Pour mieux déterminer l’amiral anglais, Villaret-Joyeuse lui disait : — « que l’armée française venait protéger les principes conservateurs sur lesquels reposait l’intérêt commun de toutes les puissances européennes dans leurs établissemens des Antilles[1]. »

C’était un langage digne du législateur de 1797, siégeant au conseil des Cinq-Cents. Mais lisons la réponse de l’amiral anglais :

Monsieur,

J’ai reçu la lettre que Votre Excellence m’a fait l’honneur de m’écrire, pour me communiquer l’arrivée au Cap des forces françaises qui sont sous son commandement, et je suis flatté de la confiance dont V. E. m’honore, en me faisant connaître l’état de ces forces et leur destination. Ces informations sont parfaitement conformes à celles que j’ai reçues des ministres de S M. et qui me transmettent en même temps les ordres du Roi, mon maître, pour traiter la nation française avec tous les égards possibles.

Mais, quant à ce qui concerne les secours en vivres que V. E. paraît craindre d’être dans le cas de réclamer, je vois avec un véritable regret que notre situation présente, causée par l’arrivée inattendue de très-grandes forces de mer et de terre, me met dans l’impossibilité de vous présenter même aucun espoir d’assistance. Nos propres ressources sont tellement bornées, que j’ai été obligé de détacher des frégates sur différens points pour chercher les moyens de nous mettre à l’abri d’une détresse entière, et j’ai dû, ainsi que V. E., chercher à tirer ces secours du continent américain en attendant qu’il puisse nous en arriver d’Europe.

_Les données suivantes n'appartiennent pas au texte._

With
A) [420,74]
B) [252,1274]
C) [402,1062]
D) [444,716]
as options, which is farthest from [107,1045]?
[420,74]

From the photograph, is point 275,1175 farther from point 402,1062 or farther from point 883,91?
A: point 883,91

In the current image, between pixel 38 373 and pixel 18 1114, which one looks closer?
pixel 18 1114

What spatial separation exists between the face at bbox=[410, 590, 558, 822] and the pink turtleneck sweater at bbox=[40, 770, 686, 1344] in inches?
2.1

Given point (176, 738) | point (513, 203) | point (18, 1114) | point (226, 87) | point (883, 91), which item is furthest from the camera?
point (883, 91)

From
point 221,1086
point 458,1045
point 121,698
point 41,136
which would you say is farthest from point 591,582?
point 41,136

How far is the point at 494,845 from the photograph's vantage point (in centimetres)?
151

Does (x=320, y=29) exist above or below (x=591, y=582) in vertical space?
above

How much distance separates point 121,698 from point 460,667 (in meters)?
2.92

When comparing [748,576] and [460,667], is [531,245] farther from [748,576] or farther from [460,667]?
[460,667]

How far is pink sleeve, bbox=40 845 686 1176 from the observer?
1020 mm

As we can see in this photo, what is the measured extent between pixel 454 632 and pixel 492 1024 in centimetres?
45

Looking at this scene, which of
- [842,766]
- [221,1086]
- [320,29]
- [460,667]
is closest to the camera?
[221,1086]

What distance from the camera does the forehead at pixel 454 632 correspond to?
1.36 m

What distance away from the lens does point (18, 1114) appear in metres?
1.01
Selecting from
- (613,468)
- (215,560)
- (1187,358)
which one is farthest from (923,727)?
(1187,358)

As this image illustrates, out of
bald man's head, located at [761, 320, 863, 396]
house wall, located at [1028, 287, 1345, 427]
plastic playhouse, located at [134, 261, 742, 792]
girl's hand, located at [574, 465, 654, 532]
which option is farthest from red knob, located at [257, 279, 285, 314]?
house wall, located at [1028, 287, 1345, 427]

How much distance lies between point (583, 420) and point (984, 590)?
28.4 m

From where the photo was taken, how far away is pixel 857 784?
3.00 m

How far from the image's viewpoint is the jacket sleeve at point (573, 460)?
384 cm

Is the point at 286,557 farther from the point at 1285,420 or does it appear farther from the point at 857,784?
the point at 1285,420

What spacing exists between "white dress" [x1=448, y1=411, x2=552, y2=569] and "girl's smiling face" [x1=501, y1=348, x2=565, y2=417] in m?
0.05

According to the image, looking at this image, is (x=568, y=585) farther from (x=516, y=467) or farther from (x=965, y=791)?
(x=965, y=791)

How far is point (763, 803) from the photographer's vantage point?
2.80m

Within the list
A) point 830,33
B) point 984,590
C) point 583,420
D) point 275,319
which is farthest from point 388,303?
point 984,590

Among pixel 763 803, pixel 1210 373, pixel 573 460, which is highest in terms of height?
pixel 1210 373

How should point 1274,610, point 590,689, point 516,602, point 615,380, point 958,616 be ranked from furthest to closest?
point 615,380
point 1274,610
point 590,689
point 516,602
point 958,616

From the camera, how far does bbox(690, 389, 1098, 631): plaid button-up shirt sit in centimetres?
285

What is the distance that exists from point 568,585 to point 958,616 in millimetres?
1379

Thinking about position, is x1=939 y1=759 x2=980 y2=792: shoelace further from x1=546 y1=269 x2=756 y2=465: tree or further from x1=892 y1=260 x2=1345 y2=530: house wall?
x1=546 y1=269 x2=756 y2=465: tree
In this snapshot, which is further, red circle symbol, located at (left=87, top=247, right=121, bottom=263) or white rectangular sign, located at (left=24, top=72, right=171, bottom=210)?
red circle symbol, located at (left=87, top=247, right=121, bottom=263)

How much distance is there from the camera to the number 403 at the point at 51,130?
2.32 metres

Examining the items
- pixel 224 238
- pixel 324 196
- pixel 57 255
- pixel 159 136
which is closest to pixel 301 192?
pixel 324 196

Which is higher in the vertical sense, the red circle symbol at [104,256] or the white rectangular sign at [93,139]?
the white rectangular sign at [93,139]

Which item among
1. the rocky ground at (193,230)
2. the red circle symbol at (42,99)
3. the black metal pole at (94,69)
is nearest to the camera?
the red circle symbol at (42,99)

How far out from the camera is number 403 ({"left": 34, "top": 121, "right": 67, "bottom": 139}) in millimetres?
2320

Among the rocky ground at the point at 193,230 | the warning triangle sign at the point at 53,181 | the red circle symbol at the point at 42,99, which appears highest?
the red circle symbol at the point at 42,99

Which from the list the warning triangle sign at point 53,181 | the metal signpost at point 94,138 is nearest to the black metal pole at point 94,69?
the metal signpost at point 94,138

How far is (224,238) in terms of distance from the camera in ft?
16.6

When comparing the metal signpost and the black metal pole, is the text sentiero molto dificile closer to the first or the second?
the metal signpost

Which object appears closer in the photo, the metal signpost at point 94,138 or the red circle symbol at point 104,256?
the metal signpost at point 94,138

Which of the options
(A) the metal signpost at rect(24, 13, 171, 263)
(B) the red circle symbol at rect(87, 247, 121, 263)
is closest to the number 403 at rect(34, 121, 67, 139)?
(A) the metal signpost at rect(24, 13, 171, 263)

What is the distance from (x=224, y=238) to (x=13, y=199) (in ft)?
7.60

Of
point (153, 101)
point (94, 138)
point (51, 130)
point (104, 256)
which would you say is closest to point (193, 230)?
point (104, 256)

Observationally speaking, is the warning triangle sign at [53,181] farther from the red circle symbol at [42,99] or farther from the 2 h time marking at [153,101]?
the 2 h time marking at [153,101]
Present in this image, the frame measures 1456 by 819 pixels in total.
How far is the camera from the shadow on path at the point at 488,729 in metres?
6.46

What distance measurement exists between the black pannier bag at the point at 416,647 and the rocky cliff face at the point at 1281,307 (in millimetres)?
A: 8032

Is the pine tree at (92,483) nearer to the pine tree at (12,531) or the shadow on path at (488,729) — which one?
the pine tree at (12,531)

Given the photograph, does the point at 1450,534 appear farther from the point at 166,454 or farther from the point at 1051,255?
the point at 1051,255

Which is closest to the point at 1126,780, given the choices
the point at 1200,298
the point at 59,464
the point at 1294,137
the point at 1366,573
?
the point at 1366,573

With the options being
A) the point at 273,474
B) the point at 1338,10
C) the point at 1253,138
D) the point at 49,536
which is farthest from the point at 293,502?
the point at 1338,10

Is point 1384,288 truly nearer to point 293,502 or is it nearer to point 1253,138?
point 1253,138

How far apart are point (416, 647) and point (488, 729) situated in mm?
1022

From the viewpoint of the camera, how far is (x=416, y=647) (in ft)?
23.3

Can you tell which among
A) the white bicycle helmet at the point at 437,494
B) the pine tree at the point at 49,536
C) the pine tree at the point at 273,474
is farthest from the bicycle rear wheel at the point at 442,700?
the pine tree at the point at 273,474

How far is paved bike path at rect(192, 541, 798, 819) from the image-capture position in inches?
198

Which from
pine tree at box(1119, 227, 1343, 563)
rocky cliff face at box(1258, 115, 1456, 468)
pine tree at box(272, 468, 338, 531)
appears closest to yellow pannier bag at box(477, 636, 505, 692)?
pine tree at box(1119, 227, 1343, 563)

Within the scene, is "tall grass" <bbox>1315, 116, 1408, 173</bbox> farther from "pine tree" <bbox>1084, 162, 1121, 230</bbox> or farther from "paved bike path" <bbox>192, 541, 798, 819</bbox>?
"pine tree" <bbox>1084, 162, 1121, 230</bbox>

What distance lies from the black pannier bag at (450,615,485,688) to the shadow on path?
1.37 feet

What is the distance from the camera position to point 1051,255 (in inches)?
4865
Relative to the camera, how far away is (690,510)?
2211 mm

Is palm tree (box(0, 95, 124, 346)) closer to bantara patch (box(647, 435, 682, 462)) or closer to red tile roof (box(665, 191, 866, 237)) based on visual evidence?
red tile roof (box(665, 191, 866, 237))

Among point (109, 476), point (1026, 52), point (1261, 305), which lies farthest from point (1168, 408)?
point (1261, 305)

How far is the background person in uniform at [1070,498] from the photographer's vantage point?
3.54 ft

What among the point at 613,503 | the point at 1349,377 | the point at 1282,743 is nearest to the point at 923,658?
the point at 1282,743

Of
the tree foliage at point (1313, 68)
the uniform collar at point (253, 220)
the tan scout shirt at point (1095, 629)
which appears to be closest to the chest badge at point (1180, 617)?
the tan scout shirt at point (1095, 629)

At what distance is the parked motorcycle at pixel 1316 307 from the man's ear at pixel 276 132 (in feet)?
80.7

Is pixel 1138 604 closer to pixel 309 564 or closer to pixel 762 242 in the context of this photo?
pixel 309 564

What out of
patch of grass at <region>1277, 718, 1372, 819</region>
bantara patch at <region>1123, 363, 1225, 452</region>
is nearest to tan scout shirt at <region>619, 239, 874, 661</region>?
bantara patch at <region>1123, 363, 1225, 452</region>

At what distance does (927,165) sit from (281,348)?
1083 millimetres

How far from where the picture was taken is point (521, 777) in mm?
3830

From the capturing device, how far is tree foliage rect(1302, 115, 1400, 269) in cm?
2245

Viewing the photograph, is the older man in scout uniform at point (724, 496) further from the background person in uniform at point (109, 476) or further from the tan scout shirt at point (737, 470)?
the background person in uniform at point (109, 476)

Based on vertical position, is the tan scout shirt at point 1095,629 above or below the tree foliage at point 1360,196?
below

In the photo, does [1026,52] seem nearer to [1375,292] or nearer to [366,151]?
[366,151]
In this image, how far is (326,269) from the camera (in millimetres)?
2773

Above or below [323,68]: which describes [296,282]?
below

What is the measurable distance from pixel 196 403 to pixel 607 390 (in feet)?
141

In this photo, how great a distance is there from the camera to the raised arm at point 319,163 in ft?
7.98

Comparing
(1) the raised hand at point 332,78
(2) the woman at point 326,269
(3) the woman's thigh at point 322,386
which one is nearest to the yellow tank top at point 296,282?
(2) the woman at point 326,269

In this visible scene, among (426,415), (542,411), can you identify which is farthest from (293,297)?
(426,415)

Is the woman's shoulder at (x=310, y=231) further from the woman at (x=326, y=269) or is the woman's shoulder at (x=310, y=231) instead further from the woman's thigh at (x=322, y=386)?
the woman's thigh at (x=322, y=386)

C’est avec un sentiment pénible que j’ai appris la réception hostile faite à V. E., et cette violation directe de tous les devoirs des colonies envers leur métropole.

  1. Thibaudeau, histoire du consulat et de l’empire. Cet auteur fait la réflexion suivante, à propos de cette phrase : C’était annoncer le retour de l’esclavage. Il dit ainsi, par opposition à la proclamation de Leclerc, qui promettait le maintien de la liberté… aux habitans.